In the case of BDA, the same dt is used to calculate the baseline speed (and hence the amount of decorrelation in the bin).

https://github.com/ska-sa/codex-africanus/blob/7418c6f2ef4872dacd5238fb76e861348c7b3be7/africanus/averaging/bda_mapping.py#L167-L180

The two approaches are in some ways very similar. The end result is the same: If the row matches the criterion for inclusion in the bin, the INTERVAL will be added to the bin's INTERVAL sum, which will simply be exported to the output row.

sjperkins commented 4 years ago

I wonder if this may be an appropriate data structure to help with BDA mappings: https://en.wikipedia.org/wiki/Interval_tree

sjperkins commented 4 years ago

Pure Python implementation here: https://pypi.org/project/intervaltree/

sjperkins commented 4 years ago

A numba implementation is plausible:

http://numba.pydata.org/numba-doc/latest/extending/interval-example.html

sjperkins commented 4 years ago

Another thought occurred: Are we not regridding data from a set of intervals onto another set of intervals?

JSKenyon commented 4 years ago

Pretty much - in the BDA case we need to map irregular samples in time onto a regular gain grid.

sjperkins commented 4 years ago

I wonder if scipy's griddata would work?

JSKenyon commented 4 years ago

That would be an explicit regridding which is what we want to avoid. By creating the mappings, the operation becomes implicit and there is no need to make the data larger. For reference, the solution intervals may be smaller than the BDA averaging interval. Additionally, the regridding would have to be onto the GCD or some preselected convenient interval as otherwise it would vary per gain. Whilst I think griddata could work, I suspect it wouldn't be the best solution.

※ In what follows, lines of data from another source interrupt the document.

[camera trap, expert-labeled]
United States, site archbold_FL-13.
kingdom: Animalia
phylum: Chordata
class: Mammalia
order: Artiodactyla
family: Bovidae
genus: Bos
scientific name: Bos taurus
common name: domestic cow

o-smirnov commented 4 years ago

No no, we're definitely not regridding! We're always aggregating whole intervals together. It's a discrete operation, if that makes sense. So it's all in the indexing...

OK, to summarize what I think we've agreed on:

Before we even consider BDA

After BDA

and its interval (INTERVAL) is given by the sum of the raw intervals. (By contrast, TIME_CENTROID and EXPOSURE will be the effective timestamp and exposure time, i.e. they will be affected by weights and flagging in the averaging).

Is this a fair summary?

JSKenyon commented 4 years ago

Summary seems fair. The only point I might argue is this:

  • QuartiCal has access to the mapping from j to i0[j], i1[j] per baseline, and also to the original raw time and interval arrays. We can debate how to pass this information. For regularly sampled MSs, @JSKenyon's GCD approach will work. In the future, xova can provide a BDA subtable with this mapping (and/or extra main columns), etc.

Unless I have misunderstood, I do not have access to the raw time and interval arrays - only the BDA time and interval arrays.

o-smirnov commented 4 years ago

Well let me rephrase that as a question. Do you need access to these arrays? Because it can be arranged.

JSKenyon commented 4 years ago

Not really - I think I actually just need access to whatever the constituent intervals were. Let's assume that we add a BDA subtable which contains all the unique interval values present in the MS prior to BDA. Then we need only have a (row, num_unique_intervals) column in the main table that stores the number of constituent elements. This should be quite small, as 8-bit uints would do (I cannot imagine averaging more than 255 intervals together) and should be sufficient to infer the required mapping.

JSKenyon commented 4 years ago

All of this subject to further experimentation/implementation.